RECORDS PROVIDED
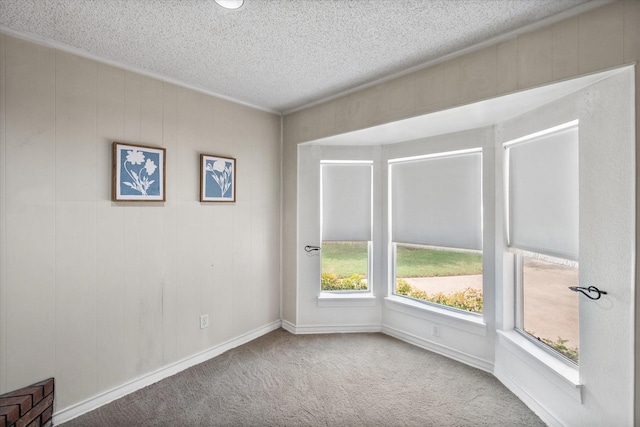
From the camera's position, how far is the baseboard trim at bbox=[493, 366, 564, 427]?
79.7 inches

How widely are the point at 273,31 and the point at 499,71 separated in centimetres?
151

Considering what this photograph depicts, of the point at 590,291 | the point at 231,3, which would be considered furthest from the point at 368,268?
the point at 231,3

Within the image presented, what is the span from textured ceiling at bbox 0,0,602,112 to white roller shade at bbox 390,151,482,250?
1081mm

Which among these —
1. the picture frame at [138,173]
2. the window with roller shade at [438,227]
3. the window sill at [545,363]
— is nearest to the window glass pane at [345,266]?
the window with roller shade at [438,227]

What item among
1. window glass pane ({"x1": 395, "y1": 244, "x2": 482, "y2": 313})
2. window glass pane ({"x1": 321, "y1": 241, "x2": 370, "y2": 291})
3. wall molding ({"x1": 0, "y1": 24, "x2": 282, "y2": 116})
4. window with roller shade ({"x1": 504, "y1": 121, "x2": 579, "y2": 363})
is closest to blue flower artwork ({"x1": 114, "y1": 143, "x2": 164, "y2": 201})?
wall molding ({"x1": 0, "y1": 24, "x2": 282, "y2": 116})

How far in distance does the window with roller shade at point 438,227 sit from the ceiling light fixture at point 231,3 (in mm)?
2196

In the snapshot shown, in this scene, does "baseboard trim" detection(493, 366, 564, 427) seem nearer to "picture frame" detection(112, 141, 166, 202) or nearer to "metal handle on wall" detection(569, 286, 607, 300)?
"metal handle on wall" detection(569, 286, 607, 300)

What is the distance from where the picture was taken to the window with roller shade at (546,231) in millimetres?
2008

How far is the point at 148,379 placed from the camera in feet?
8.21

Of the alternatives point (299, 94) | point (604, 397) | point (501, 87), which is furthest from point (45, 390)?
point (501, 87)

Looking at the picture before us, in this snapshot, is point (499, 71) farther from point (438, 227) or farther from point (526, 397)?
point (526, 397)

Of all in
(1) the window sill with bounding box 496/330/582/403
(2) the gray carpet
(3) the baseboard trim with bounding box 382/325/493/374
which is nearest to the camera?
(1) the window sill with bounding box 496/330/582/403

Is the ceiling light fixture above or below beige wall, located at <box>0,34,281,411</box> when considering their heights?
above

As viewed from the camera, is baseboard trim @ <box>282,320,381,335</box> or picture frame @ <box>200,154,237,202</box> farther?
baseboard trim @ <box>282,320,381,335</box>
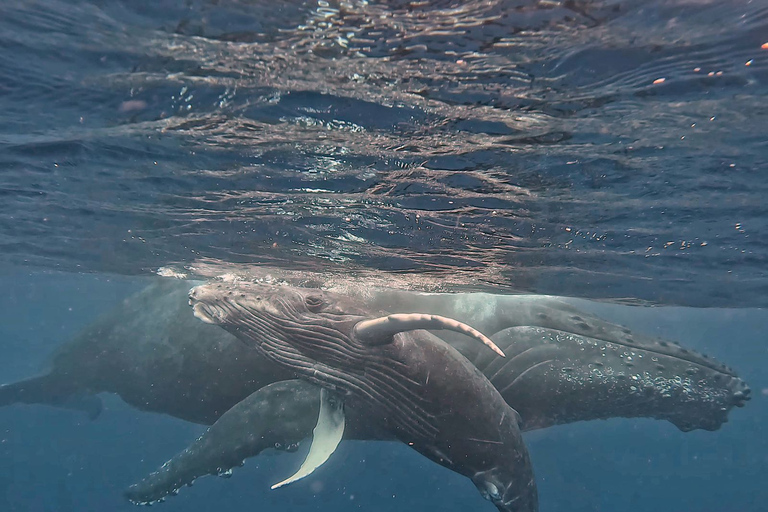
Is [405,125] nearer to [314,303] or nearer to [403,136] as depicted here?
[403,136]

WHAT YOU NEED TO DO
Render every line of the items above as a JSON list of strings, one string per line, with blank lines omitted and the picture placeholders left out.

RESPONSE TO THE TASK
[
  "From the camera's position, how far is the baseboard trim at bbox=[493, 366, 564, 427]?",
  "79.7 inches",
  "How widely are the point at 273,31 and the point at 499,71 separated in centimetres?",
  "151",
  "Considering what this photograph depicts, of the point at 590,291 | the point at 231,3, which would be considered furthest from the point at 368,268?",
  "the point at 231,3",
  "Within the image presented, what is the span from textured ceiling at bbox 0,0,602,112 to white roller shade at bbox 390,151,482,250?",
  "1081mm",
  "Which among these —",
  "1. the picture frame at [138,173]",
  "2. the window with roller shade at [438,227]",
  "3. the window sill at [545,363]",
  "— is nearest to the window glass pane at [345,266]?",
  "the window with roller shade at [438,227]",
  "What item among",
  "1. window glass pane ({\"x1\": 395, \"y1\": 244, \"x2\": 482, \"y2\": 313})",
  "2. window glass pane ({\"x1\": 321, \"y1\": 241, \"x2\": 370, \"y2\": 291})",
  "3. wall molding ({\"x1\": 0, \"y1\": 24, \"x2\": 282, \"y2\": 116})",
  "4. window with roller shade ({\"x1\": 504, \"y1\": 121, \"x2\": 579, \"y2\": 363})",
  "is closest to blue flower artwork ({\"x1\": 114, \"y1\": 143, \"x2\": 164, \"y2\": 201})?",
  "wall molding ({\"x1\": 0, \"y1\": 24, \"x2\": 282, \"y2\": 116})",
  "How far in distance does the window with roller shade at point 438,227 sit from the ceiling light fixture at point 231,3 (in mm)?",
  "2196",
  "In the snapshot shown, in this scene, does \"baseboard trim\" detection(493, 366, 564, 427) seem nearer to \"picture frame\" detection(112, 141, 166, 202) or nearer to \"metal handle on wall\" detection(569, 286, 607, 300)?",
  "\"metal handle on wall\" detection(569, 286, 607, 300)",
  "What is the distance from where the picture was taken to the window with roller shade at (546,231) in millimetres?",
  "2008",
  "How far is the point at 148,379 placed from the camera in feet?",
  "8.21",
  "Of the alternatives point (299, 94) | point (604, 397) | point (501, 87), which is furthest from point (45, 390)?",
  "point (501, 87)",
  "Looking at the picture before us, in this snapshot, is point (499, 71) farther from point (438, 227) or farther from point (526, 397)?",
  "point (526, 397)",
  "Of all in",
  "(1) the window sill with bounding box 496/330/582/403",
  "(2) the gray carpet",
  "(3) the baseboard trim with bounding box 382/325/493/374",
  "which is nearest to the camera?",
  "(1) the window sill with bounding box 496/330/582/403",
  "Is the ceiling light fixture above or below beige wall, located at <box>0,34,281,411</box> when considering their heights?",
  "above",
  "As viewed from the camera, is baseboard trim @ <box>282,320,381,335</box> or picture frame @ <box>200,154,237,202</box> farther?",
  "baseboard trim @ <box>282,320,381,335</box>",
  "Is [405,125] nearer to [314,303] or nearer to [403,136] as depicted here?",
  "[403,136]"
]